Nationally, the index eased just 0.2 points from May to June's 58.6 points, while Otago Southland eased 2.2 points from May to 52.7.

Scores above 50 reflect expansion, and below 50, contraction.

Otago Southland Employers' Association chief executive Virginia Nicholls said while Otago had the benefit of the Lions rugby tour last month - injecting an extra $860,000 in hospitality spending alone for the province - June was considered the autumnal shoulder season.

``In Dunedin, the cruise ship season has finished, which affects us locally.

``In Queenstown and Wanaka the skifields are just starting. Cardrona was open on June 10 and Treble Cone was a little later on July 5 because of the warmer weather,'' she said.

The Otago Southland index at 52.7 points was similar to the previous month, and was up on the same time a year ago.

Mrs Nicholls said the Otago Southland breakdown showed supplier deliveries were at 61.1 points, orders/new business was 58.3, activity/sales levels were at 54.2, stocks/inventories sat on 50, but employment levels were in contraction at 41.7.

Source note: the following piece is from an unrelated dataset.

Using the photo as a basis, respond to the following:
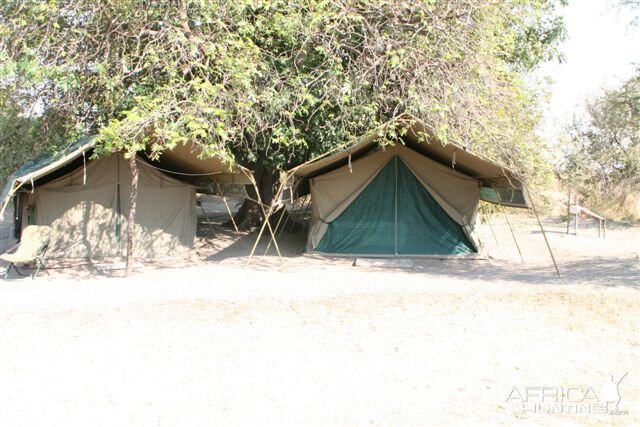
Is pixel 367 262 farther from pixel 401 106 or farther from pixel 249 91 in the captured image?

``This follows a similar trend from last month, with orders/new business still strong, but employment levels have declined, which is continuing to reflect the difficulty of finding skilled staff.

The service sector index mirrored last week's manufacturing index, in that the lack of skilled staff has been a growing concern for employers during the 18 months.

Mrs Nicholls said the food wholesale trade had a ``mixed month'', with some reporting good sales.

``[However] they are struggling with increased compliance costs, and have expressed concerns around the changes to immigration [affecting staff recruitment],'' she said.

The cost of living was increasing in Central Otago, which in turn was putting pressure on wages, particularly in Queenstown, Mrs Nicholls said.

Food retailers had continued to experience steady sales, while those supplying the construction industry continued to thrive and were in a busy period.

``Those supplying the tourist industry have had a seasonal reduction in business, which is to be expected at this time of the year,'' she said.

BusinessNZ chief executive Kirk Hope said that overall, nationally, the index had remained a ``consistent performer'' in terms of expansion levels.

The main contributors were activity/sales at 59.4 and new orders at 64.1, which ensured overall activity levels were close to the 60-point mark, Mr Hope said.

BNZ senior economist Craig Ebert said ``the big rebound'' in May's index ``pretty much stuck fast'' in June, with the latest robustness spread across all the main sub-indices.